• REQUIRED ACTION
From the first record to the last, write out each one exactly.

Top of DATA SECTION

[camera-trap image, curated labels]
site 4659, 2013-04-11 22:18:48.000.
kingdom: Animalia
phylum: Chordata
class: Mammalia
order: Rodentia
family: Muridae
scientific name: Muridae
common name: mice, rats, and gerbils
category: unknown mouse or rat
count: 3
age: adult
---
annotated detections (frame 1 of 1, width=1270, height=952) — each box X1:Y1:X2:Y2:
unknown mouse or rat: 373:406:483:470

Bottom of DATA SECTION

• OUTPUT FOR THIS EXERCISE
[camera-trap image, curated labels]
site 4659, 2013-04-11 22:18:48.000.
kingdom: Animalia
phylum: Chordata
class: Mammalia
order: Rodentia
family: Muridae
scientific name: Muridae
common name: mice, rats, and gerbils
category: unknown mouse or rat
count: 3
age: adult
---
annotated detections (frame 1 of 1, width=1270, height=952) — each box X1:Y1:X2:Y2:
unknown mouse or rat: 373:406:483:470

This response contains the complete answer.